The availability of reliable urine quality control materials and reference materials certified for Pb content, and participation in external quality assessment schemes for urine Pb, constitute important factors in assuring the accuracy of analytical results. However, the tendency for urate salts to precipitate out of urine during transit and storage can be a complicating factor in the analysis. Moreover, because only a few papers have examined associations between Urine-Pb and other biomarkers, the use of urinary Pb measurements is essentially limited to long-term occupational monitoring programs, monitoring patients during chelation-therapy and, until very recently, to clinical evaluation of potential candidates for chelation therapy.

Measurement of Fecal-Pb content over several days is one possible approach to estimating the overall magnitude of childhood Pb intake. According to Gwiazda et al. 20, Fecal Pb content should give an integrated measure of Pb exposure/intake from all sources, dietary and environmental, inside and outside the home (by isotopic composition). However, a limitation to the use Fecal-Pb is that the collection of complete fecal samples over multiple days may not be feasible. As stated by Gwiazda et al.20, Fecal-Pb reflects unabsorbed, ingested Pb plus Pb that is eliminated via endogenous fecal (biliary) routes; inter-individual variations in these physiologic processes may show up as variation that is wrongly attributable to environmental Pb exposure.

Nail lead

Like hair, nails possess many superficial advantages as a biomarker for Pb exposure, especially because specimen collection is non-invasive and simple, and because nail specimens are very stable after collection, not requiring special storage conditions. Nail-Pb is considered a reflection of long-term exposure, because this compartment remains isolated from other metabolic activities in the body (Takagi et al.51). Since toenails are less affected by exogenous environmental contamination than are fingernails, they have been preferred for Pb exposure studies. Toenails have a slower growth rate than fingernails (up to 50% slower, especially in winter) and thus may provide a longer integration of Pb exposure.

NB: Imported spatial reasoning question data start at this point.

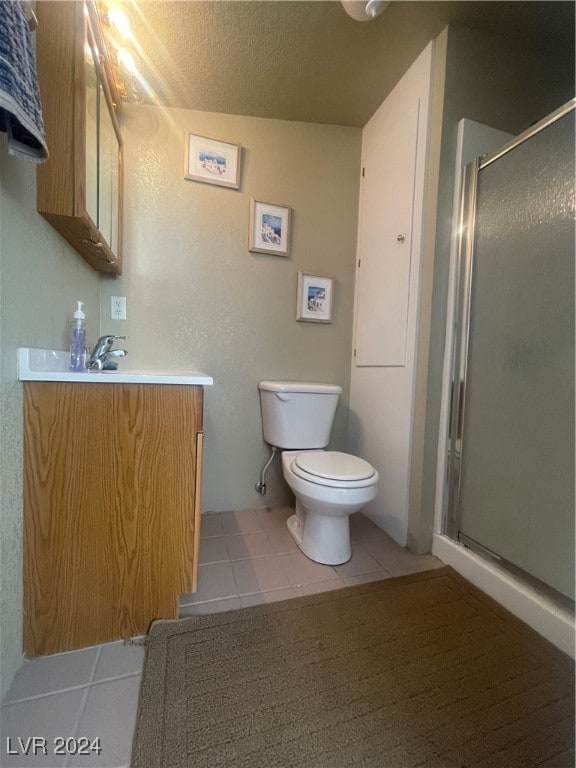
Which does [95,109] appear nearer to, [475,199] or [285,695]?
[475,199]

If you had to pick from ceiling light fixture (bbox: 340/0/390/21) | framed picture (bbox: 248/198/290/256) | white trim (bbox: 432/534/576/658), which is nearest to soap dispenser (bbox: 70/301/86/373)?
framed picture (bbox: 248/198/290/256)

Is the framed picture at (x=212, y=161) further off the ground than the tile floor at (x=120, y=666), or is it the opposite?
the framed picture at (x=212, y=161)

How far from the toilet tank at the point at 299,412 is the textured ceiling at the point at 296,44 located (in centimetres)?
144

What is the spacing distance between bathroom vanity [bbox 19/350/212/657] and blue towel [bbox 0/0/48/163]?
1.59 feet

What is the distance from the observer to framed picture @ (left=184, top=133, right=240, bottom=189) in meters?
1.50

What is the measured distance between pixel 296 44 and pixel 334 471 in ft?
5.90

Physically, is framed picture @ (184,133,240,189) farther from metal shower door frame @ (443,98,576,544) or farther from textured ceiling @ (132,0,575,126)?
metal shower door frame @ (443,98,576,544)

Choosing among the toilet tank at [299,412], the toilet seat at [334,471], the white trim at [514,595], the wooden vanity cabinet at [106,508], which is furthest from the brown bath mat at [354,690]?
the toilet tank at [299,412]

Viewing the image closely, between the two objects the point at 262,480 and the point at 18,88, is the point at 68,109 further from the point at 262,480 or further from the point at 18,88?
the point at 262,480

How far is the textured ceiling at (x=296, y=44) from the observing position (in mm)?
1150

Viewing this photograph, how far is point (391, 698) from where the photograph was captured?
2.40ft

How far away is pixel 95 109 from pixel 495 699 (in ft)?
6.87

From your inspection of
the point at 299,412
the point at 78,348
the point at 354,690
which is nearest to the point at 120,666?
the point at 354,690

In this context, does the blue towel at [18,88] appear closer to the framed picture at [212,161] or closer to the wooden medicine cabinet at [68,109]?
the wooden medicine cabinet at [68,109]
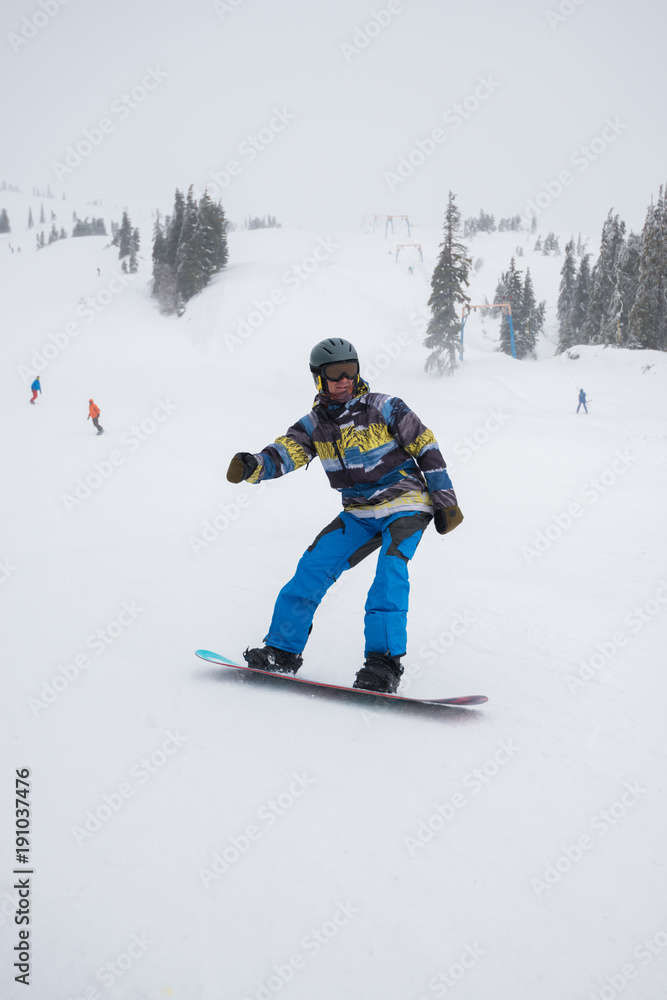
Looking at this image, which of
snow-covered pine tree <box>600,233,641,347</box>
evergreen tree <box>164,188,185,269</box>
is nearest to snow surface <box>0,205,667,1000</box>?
snow-covered pine tree <box>600,233,641,347</box>

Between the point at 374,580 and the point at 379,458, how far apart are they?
32.2 inches

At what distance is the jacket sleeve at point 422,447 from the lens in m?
3.63

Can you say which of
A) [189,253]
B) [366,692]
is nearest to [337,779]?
[366,692]

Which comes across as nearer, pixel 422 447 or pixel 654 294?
pixel 422 447

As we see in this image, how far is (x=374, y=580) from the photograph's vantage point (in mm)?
3418

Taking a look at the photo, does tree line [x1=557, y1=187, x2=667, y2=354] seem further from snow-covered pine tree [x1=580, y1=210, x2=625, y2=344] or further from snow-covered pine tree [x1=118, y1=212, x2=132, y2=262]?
snow-covered pine tree [x1=118, y1=212, x2=132, y2=262]

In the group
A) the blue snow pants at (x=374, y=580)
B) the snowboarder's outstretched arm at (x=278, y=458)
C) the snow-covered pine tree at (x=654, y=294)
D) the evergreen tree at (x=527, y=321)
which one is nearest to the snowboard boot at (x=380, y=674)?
the blue snow pants at (x=374, y=580)

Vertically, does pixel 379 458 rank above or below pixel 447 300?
below

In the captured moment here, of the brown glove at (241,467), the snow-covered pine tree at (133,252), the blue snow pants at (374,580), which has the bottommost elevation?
the blue snow pants at (374,580)

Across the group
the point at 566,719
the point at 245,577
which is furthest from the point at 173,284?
the point at 566,719

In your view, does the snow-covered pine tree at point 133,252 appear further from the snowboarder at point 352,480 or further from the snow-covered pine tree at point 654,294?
the snowboarder at point 352,480

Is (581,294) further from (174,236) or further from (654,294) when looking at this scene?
(174,236)

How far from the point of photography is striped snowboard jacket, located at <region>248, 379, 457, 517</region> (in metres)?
3.64

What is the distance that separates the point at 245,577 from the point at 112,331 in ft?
114
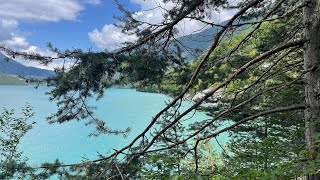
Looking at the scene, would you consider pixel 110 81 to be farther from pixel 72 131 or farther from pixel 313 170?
pixel 72 131

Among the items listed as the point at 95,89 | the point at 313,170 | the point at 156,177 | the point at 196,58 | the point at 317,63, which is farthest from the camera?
the point at 196,58

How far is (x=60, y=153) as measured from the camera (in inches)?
1300

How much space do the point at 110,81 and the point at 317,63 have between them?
8.47 ft

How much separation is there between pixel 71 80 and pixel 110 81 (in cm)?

Lead concentration in nails depends on the subject's age (Nowak & Chmielnicka52), but it seems do not depend on subject's gender (Rodushkin & Axelsson53).

Gulson54 reported high variability in Pb levels measured in the same fingernails and toenails of various subjects, even after rigorous washing procedures; such lack of reproducibility suggests that nail specimens offer only limited scope in assessing exposure to Pb.

Bone lead

Since bone accounts for more than 94% of the adult body burden of lead (70% in children) (O'Flaherty10), many researchers accept that a cumulative measure of Pb dose may be the most important determinant of some forms of toxicity (cumulative measure means an exposure that is integrated over many years, rather than based on a single Blood-Pb measurement) (Landrigan & Todd55 1994; Hu et al.27). In support of this hypothesis, recent studies have shown that Bone-Pb, but not Blood-Pb, is significantly related to declines in hematocrit and hemoglobin among moderately Pb-exposed construction workers, and to decreased birth weight among mothers and increased odds of clinically relevant hypertension (Hu et al.56, Gonzalez-Cossio et al.57). According to Hu et al. 27 other adverse health outcomes that are likely to be better associated with Bone-Pb levels include impairment of cognitive performance and growth in children, and kidney failure, gout, elevated blood pressure, reproductive toxicity, and adverse cardiovascular events in adults.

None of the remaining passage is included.